Thanasis Michos, La poésie de James Douglas Morrison (2001) ISBN 960-7748-23-9 (grec) Daveth Milton, Nous voulons le monde : Jim Morrison, Le théâtre vivant et le FBI, (2012) ISBN 978-0957051188 Mark Opsasnick, Le roi lézard était ici : la vie et l'époque de Jim Morrison à Alexandrie, Virginie (2006) ISBN 1-4257-1330-0

James Riordan & amp Jerry Prochnicky, Break on through: La vie et la mort de Jim Morrison (1991) ISBN 0-688-11915-8

Adriana Rubio, Jim Morrison : Cérémonie.

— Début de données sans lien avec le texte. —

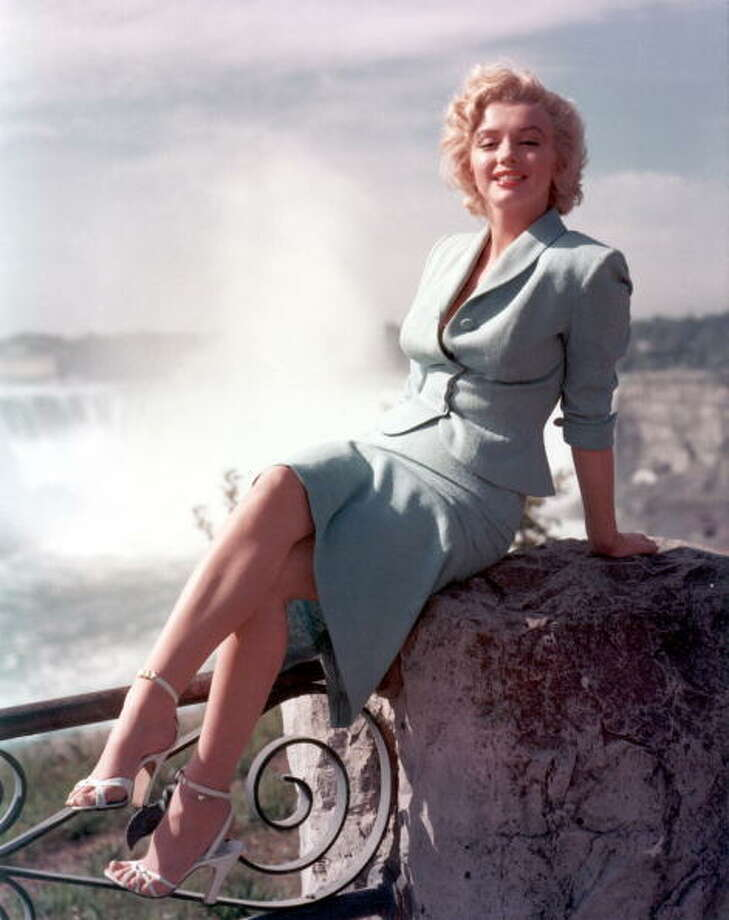 "Marilyn Monroe poses for a portrait in front of Niagara Falls dressed as Rose Loomis from the film ""Niagara"" which was released on January 21, 1953 and filmed partially on location.  She looked great.  That was for sure.  But as Francois Truffaut pointed out in his review at the time, Marilyn was not at home playing evil roles. Photo: Michael Ochs Archives, Getty Images / Moviepix"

Exploration de la possession chamanique (2005) ISBN Howard Sounes. 27 : Une histoire du club des 27 à travers la vie de Brian Jones, Jimi Hendrix, Janis Joplin, Jim Morrison, Kurt Cobain et Amy Winehouse, Boston : Da Capo Press, 2013. ISBN 0-306-82168-0. The Doors (membres restants Ray Manzarek, Robby Krieger, John Densmore) avec Ben Fong-Torres, The Doors (2006) ISBN 1-4013-0303-X

Mick Wall, "L'amour devient un bûcher funéraire : une biographie des portes", (2014)


Chris Cornell et Chester Bennington

Malheureusement, Ian Curtis n'est pas la seule personne à avoir un lien sombre avec Chris Cornell. Chris Cornell et Chester Bennington étaient de très bons amis, mais ces deux-là ont fait quelque chose que la plupart des amis ne font pas et ne devraient pas faire – ils se sont tous les deux suicidés. Après que Cornell se serait pendu le 18 mai 2017, Bennington lui a écrit une lettre ouverte émouvante, disant combien il l'avait manqué et aimé, et ajoutant: "Vous m'avez inspiré à bien des égards, vous n'auriez jamais pu le savoir. Votre talent était pur et sans égal. Ta voix était joie et douleur, colère et pardon, amour et chagrin d'amour, le tout réuni en un seul." Dans une tournure déchirante des événements, Bennington s'est suicidé, apparemment également par pendaison, le jour de ce qui aurait été le prochain anniversaire de Cornell (53) le 20 juillet 2017, selon TMZ. Nous ne pouvons qu'espérer que les actes d'imitation s'arrêtent là.


Voir la vidéo: The Doors -Ode to Brian Jones (Juillet 2022).


Commentaires:

  1. Trowhridge

    Je crois que vous vous trompez. Discutons.

  2. Vora

    Ce qui est nécessaire, je participerai. Ensemble, nous pouvons arriver à la bonne réponse. Je suis sûr.

  3. Eachann

    Je suis désolé, que je vous interrompre, mais, à mon avis, il existe une autre manière de décider une question.